Restate the records below word for word.

+ + + +

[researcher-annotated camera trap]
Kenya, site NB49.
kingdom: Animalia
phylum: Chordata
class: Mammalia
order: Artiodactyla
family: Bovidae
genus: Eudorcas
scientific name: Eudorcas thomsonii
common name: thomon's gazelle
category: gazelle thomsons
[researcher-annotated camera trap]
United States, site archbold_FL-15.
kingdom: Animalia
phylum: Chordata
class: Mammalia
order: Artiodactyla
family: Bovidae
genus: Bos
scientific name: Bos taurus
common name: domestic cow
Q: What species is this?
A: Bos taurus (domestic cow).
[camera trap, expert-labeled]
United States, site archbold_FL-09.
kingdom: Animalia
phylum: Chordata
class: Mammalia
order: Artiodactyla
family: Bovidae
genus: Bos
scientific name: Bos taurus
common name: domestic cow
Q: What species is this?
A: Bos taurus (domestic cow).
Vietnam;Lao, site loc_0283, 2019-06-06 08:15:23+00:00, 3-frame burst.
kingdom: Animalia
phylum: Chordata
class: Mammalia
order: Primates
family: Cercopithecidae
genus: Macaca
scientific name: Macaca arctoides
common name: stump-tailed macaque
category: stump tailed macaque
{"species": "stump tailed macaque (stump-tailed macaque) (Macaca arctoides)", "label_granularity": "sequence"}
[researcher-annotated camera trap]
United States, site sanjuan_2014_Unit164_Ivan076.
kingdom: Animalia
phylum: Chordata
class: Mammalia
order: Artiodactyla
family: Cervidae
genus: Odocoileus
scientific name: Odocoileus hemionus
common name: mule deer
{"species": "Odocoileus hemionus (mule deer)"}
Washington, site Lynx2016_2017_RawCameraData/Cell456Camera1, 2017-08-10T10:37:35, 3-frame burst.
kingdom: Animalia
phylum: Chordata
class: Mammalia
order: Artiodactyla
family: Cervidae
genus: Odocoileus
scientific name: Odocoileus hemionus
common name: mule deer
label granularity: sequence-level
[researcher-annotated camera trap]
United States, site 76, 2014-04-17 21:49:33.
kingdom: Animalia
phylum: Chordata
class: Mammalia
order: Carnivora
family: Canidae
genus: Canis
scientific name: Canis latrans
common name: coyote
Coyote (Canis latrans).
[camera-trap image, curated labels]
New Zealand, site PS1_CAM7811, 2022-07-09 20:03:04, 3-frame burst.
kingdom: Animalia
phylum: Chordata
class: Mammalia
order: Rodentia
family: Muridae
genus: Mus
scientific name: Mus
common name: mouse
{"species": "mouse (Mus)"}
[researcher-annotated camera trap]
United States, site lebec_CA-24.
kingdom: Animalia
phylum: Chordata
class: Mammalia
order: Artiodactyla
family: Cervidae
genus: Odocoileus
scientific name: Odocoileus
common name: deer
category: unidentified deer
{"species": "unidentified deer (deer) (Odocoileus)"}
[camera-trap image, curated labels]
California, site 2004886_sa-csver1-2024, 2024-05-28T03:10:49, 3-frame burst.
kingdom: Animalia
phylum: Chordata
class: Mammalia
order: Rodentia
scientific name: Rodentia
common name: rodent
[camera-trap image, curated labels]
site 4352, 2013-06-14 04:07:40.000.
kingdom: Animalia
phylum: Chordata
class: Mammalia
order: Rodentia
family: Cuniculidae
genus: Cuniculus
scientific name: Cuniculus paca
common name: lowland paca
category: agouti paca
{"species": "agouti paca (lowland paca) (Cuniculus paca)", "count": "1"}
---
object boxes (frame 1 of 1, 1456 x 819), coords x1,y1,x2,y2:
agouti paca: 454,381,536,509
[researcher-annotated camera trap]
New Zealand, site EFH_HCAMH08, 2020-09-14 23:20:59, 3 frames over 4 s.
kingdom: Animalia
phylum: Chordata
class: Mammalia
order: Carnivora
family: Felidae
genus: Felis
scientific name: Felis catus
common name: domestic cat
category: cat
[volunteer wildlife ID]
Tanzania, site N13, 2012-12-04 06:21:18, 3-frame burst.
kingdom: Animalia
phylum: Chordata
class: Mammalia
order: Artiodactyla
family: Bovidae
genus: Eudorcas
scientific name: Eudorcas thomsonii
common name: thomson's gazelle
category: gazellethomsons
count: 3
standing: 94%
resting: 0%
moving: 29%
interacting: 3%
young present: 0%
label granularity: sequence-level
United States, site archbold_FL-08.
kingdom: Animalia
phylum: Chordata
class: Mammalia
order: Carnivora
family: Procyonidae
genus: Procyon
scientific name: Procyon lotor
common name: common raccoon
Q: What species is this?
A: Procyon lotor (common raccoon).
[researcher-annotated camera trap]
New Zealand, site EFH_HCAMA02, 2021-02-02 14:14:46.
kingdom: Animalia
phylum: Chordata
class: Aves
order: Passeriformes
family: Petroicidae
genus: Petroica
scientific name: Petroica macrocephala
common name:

+ + + +

» Your response
[researcher-annotated camera trap]
Kenya, site NB49.
kingdom: Animalia
phylum: Chordata
class: Mammalia
order: Artiodactyla
family: Bovidae
genus: Eudorcas
scientific name: Eudorcas thomsonii
common name: thomon's gazelle
category: gazelle thomsons
[researcher-annotated camera trap]
United States, site archbold_FL-15.
kingdom: Animalia
phylum: Chordata
class: Mammalia
order: Artiodactyla
family: Bovidae
genus: Bos
scientific name: Bos taurus
common name: domestic cow
Q: What species is this?
A: Bos taurus (domestic cow).
[camera trap, expert-labeled]
United States, site archbold_FL-09.
kingdom: Animalia
phylum: Chordata
class: Mammalia
order: Artiodactyla
family: Bovidae
genus: Bos
scientific name: Bos taurus
common name: domestic cow
Q: What species is this?
A: Bos taurus (domestic cow).
Vietnam;Lao, site loc_0283, 2019-06-06 08:15:23+00:00, 3-frame burst.
kingdom: Animalia
phylum: Chordata
class: Mammalia
order: Primates
family: Cercopithecidae
genus: Macaca
scientific name: Macaca arctoides
common name: stump-tailed macaque
category: stump tailed macaque
{"species": "stump tailed macaque (stump-tailed macaque) (Macaca arctoides)", "label_granularity": "sequence"}
[researcher-annotated camera trap]
United States, site sanjuan_2014_Unit164_Ivan076.
kingdom: Animalia
phylum: Chordata
class: Mammalia
order: Artiodactyla
family: Cervidae
genus: Odocoileus
scientific name: Odocoileus hemionus
common name: mule deer
{"species": "Odocoileus hemionus (mule deer)"}
Washington, site Lynx2016_2017_RawCameraData/Cell456Camera1, 2017-08-10T10:37:35, 3-frame burst.
kingdom: Animalia
phylum: Chordata
class: Mammalia
order: Artiodactyla
family: Cervidae
genus: Odocoileus
scientific name: Odocoileus hemionus
common name: mule deer
label granularity: sequence-level
[researcher-annotated camera trap]
United States, site 76, 2014-04-17 21:49:33.
kingdom: Animalia
phylum: Chordata
class: Mammalia
order: Carnivora
family: Canidae
genus: Canis
scientific name: Canis latrans
common name: coyote
Coyote (Canis latrans).
[camera-trap image, curated labels]
New Zealand, site PS1_CAM7811, 2022-07-09 20:03:04, 3-frame burst.
kingdom: Animalia
phylum: Chordata
class: Mammalia
order: Rodentia
family: Muridae
genus: Mus
scientific name: Mus
common name: mouse
{"species": "mouse (Mus)"}
[researcher-annotated camera trap]
United States, site lebec_CA-24.
kingdom: Animalia
phylum: Chordata
class: Mammalia
order: Artiodactyla
family: Cervidae
genus: Odocoileus
scientific name: Odocoileus
common name: deer
category: unidentified deer
{"species": "unidentified deer (deer) (Odocoileus)"}
[camera-trap image, curated labels]
California, site 2004886_sa-csver1-2024, 2024-05-28T03:10:49, 3-frame burst.
kingdom: Animalia
phylum: Chordata
class: Mammalia
order: Rodentia
scientific name: Rodentia
common name: rodent
[camera-trap image, curated labels]
site 4352, 2013-06-14 04:07:40.000.
kingdom: Animalia
phylum: Chordata
class: Mammalia
order: Rodentia
family: Cuniculidae
genus: Cuniculus
scientific name: Cuniculus paca
common name: lowland paca
category: agouti paca
{"species": "agouti paca (lowland paca) (Cuniculus paca)", "count": "1"}
---
object boxes (frame 1 of 1, 1456 x 819), coords x1,y1,x2,y2:
agouti paca: 454,381,536,509
[researcher-annotated camera trap]
New Zealand, site EFH_HCAMH08, 2020-09-14 23:20:59, 3 frames over 4 s.
kingdom: Animalia
phylum: Chordata
class: Mammalia
order: Carnivora
family: Felidae
genus: Felis
scientific name: Felis catus
common name: domestic cat
category: cat
[volunteer wildlife ID]
Tanzania, site N13, 2012-12-04 06:21:18, 3-frame burst.
kingdom: Animalia
phylum: Chordata
class: Mammalia
order: Artiodactyla
family: Bovidae
genus: Eudorcas
scientific name: Eudorcas thomsonii
common name: thomson's gazelle
category: gazellethomsons
count: 3
standing: 94%
resting: 0%
moving: 29%
interacting: 3%
young present: 0%
label granularity: sequence-level
United States, site archbold_FL-08.
kingdom: Animalia
phylum: Chordata
class: Mammalia
order: Carnivora
family: Procyonidae
genus: Procyon
scientific name: Procyon lotor
common name: common raccoon
Q: What species is this?
A: Procyon lotor (common raccoon).
[researcher-annotated camera trap]
New Zealand, site EFH_HCAMA02, 2021-02-02 14:14:46.
kingdom: Animalia
phylum: Chordata
class: Aves
order: Passeriformes
family: Petroicidae
genus: Petroica
scientific name: Petroica macrocephala
common name:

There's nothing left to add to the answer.